My favorite is ZoneTick world time zone clocks. This one works right in the systray - replaces the native clock with a bit more fancier tool. Google for ZoneTick and you'll see what I mean


----------



## jd_957 (Dec 30, 2004)

good call on zonetick. it is a better product than microsoft offers. BUT.......after reviewing their site and finding this. 

"Free to try; $14.99 to buy. the trial version won't let you save your added time zones."

I will stick with microsoft. that one is free and saves time after shutdown.


----------



## Kirs (Jan 14, 2005)

Thanks for pointers! I was not aware of such things.

Zone Tick clock seems to be quite good. Exactly what I need here. I'll give it a try.


----------



## jd_957 (Dec 30, 2004)

think twice. i did try zonetick. IT WILL NOT save your settings unless you want to purchase their program.

if microsoft is not up your alley.

try this one. it is free and keeps time even after shutdown.

http://www.qlock.com/


----------



## PopPicker (Sep 21, 2004)

I use Symmtime http://www.ntp-systems.com/symmtime.asp it's free and very adaptable.

PP


----------



## Kirs (Jan 14, 2005)

I have tried all four products suggested and a couple of others, too. 

It looks like no free product can work in the system tray and show multiple time zones all at the same time without requiring me to place a mouse there or do other manipulations. 

A desktop product is not going to work for me (I have too many windows...). I'd rather have it the system tray like ZoneTick, where clock belongs. I guess I have to buy it. 

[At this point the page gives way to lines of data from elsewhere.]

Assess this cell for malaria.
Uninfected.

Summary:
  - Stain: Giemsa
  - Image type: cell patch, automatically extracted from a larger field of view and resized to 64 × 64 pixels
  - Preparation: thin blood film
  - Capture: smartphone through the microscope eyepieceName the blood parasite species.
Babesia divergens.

Thanks for all your ideas, I really appreciate it. It helped.


----------



## terry1930 (Apr 8, 2004)

Hope you're still watching for replies. Here's my choice:

Do a Google search for "clockrack". This program was put out by PC Magazine. Although it does not go to the systray, it can be resized and stuck to a side/top/bottom of screen. It can show 4 timezone clocks; show analog or digital, include seconds or not. Its copyrighted by PC Mag, and was free when I got it a couple of years ago. Once installed, rightclick on any of the clocks and bring up the help screen to see all the options. Click on properties to change locations and other options. Lovely little program.


----------